Fw: Distributed Digital Library - Germany

Iris Radulescu (mailto:Iris.Radulescu@LIB.MONASH.EDU.AU)
Fri, 13 Dec 1996 15:08:44 +1100

Message-Id: <199612130415.WAA27116@library.wustl.edu>
Date:         Fri, 13 Dec 1996 15:08:44 +1100
From: Iris Radulescu <mailto:Iris.Radulescu@LIB.MONASH.EDU.AU>
Subject:      Fw: Distributed Digital Library - Germany
To: mailto:IMAGELIB@LISTSERV.ARIZONA.EDU

Hi,
just a note regarding digital document handling aspects:
----------
> From: LOSSAU <mailto:lossau@MAIL.SUB.UNI-GOETTINGEN.DE>
> To: mailto:IMAGELIB@LISTSERV.ARIZONA.EDU
> Subject: Distributed Digital Library - Germany
> Date: Friday, 6 December 1996 20:23
>
> Dear Colleagues,
>
> with beginning of 1997 the German Research Foundation (Deutsche
> Forschungsgemeinschaft) wants to promote the access to research
> materials via a new funding program, the retrospective digitisation of
> library materials. The aim is the establishment of a distributed
> digital library in Germany.
>
> b) First we want to scan text-books.
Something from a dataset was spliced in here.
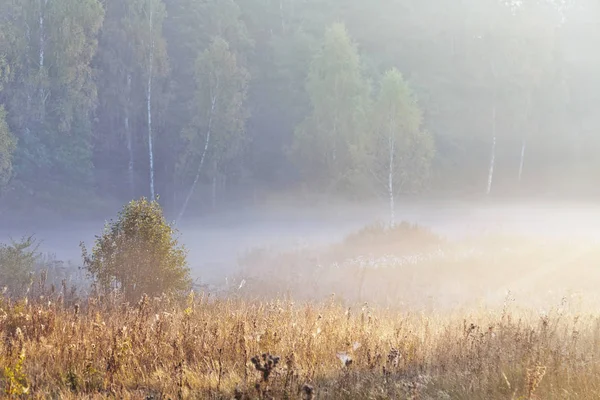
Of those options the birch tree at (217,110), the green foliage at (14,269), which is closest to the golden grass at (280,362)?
the green foliage at (14,269)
Could you give recommendations
> concerning resolution, data format of image files (e.g. for long-time
> preservation, for distribution over the internet), compression,
> colour-depth, the tagging of image files (TIFF 6.0) (to give some
> informations like ,date and time scanned", ,artist", ,image
> description", ,document name", ,page number" and so on), the writing
> of (bibliographic) informations in the `comment-field' of the image
> file?
I am no authority in this area, however: our experience shows that a resolution of 200x200 is perfectly adequate for display and printing purposes, and gives reasonably good OCR results. 300x300 is much better for OCR - ing, and not much more expensive in terms of storage and transmission times. We use successfully TIFF CCITT Group 4 (compressed multipage).

However, for preservation purposes, I would think that the higher the resolution, the better the reproduction. It has been said, however, that microfilm is still the preferred preservation medium, and there are ways of digitising microfilm - ideally, at varying resolution levels and as many times as necessary. Using the TIFF tags for any purpose outside their documented scope as per specification will not give good results if the documents are viewed with third-party viewers, which ignore those tags in the best case. You would depend on your own software to write these tags and interpret them.
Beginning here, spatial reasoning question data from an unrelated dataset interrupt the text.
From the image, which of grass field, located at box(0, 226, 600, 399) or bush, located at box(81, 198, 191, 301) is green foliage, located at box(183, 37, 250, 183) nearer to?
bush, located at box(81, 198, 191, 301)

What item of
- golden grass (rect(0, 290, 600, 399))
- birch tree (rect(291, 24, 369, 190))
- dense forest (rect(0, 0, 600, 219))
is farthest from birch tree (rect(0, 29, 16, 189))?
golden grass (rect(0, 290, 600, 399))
> Tests have shown, that OCR with older books (18./19. century)
> will cause problems. Do you have any ideas of dealing with this
> problems?
We have had this problem using Omnipage Pro 6.0 and an 18th century book. Scanning was done without greyscale and at low resolution. Printing press quirks made the ink spread unevenly in the characters, not just separating ascenders and descenders, but even leaving "holes" in the main character body. However, from another Australian project, I hear the results were much better when scanning a similar book directly into Omnipage! This is consistent with the behaviour of the program even on modern prints. >
> /2/ Administration and structuring of digital documents
Just my contribution in this: I advocate storing the images as files on magnetic or optic storage. The DBMS should have any sort of data about the document plus the file-name or relative path to the file. This is in contrast with another approach, which is to store images as BLOB's inside the database. Personally, I would be very uneasy doing the latter.

> /3/ Metadata
> What kind of (bibliographic) metadata would you recommend to tagg with
> the digital document in a Document-Management-System? We think on the
> (automatic) import of bibliographic data from our
> online-library-catalogue.
We have done the opposite: in our (mainframe !) catalogue, we create a field which holds the relative path to the image file. A CGI program which puts a Web interface on top of our mainframe catalogue program extracts the relative filename and makes it into an URL by appending a www address to it. This appears as a hyperlink in the HTML returned as a result of the search. Obviously, when clicked, the url is served and the machine where the image is stored delivers the file to the user's viewer. You may try this for an easy illustration : for a limited time, you can point your browsers to http://www-berwick.lib.monash.edu.au and try one of the course codes offered there (normally copyright arrangements do not allow access to scanned documents for other than Monash students).

>
> /4/ Distribution and Access
> One way of distribution will be the Internet. Could you give
> recommendations concerning the compression of image files (GIF,
> JPEG?), the possibility of downloading not only pages but also whole
> chapters of a book, the designing of the `user-interface'?
As you can see if you access our own site, what you get is one TIFF file (already compressed) which has as many as 35 - 50 pages. To my knowledge, no other format allows such degree of compression and manageability. There is a downside to it, which is the need for the entire document to be downloaded to the user's machine before it can be viewed : expensive in terms of traffic, and impossible to count how many pages were accessed or printed by the user, if the copyright holder requires this information.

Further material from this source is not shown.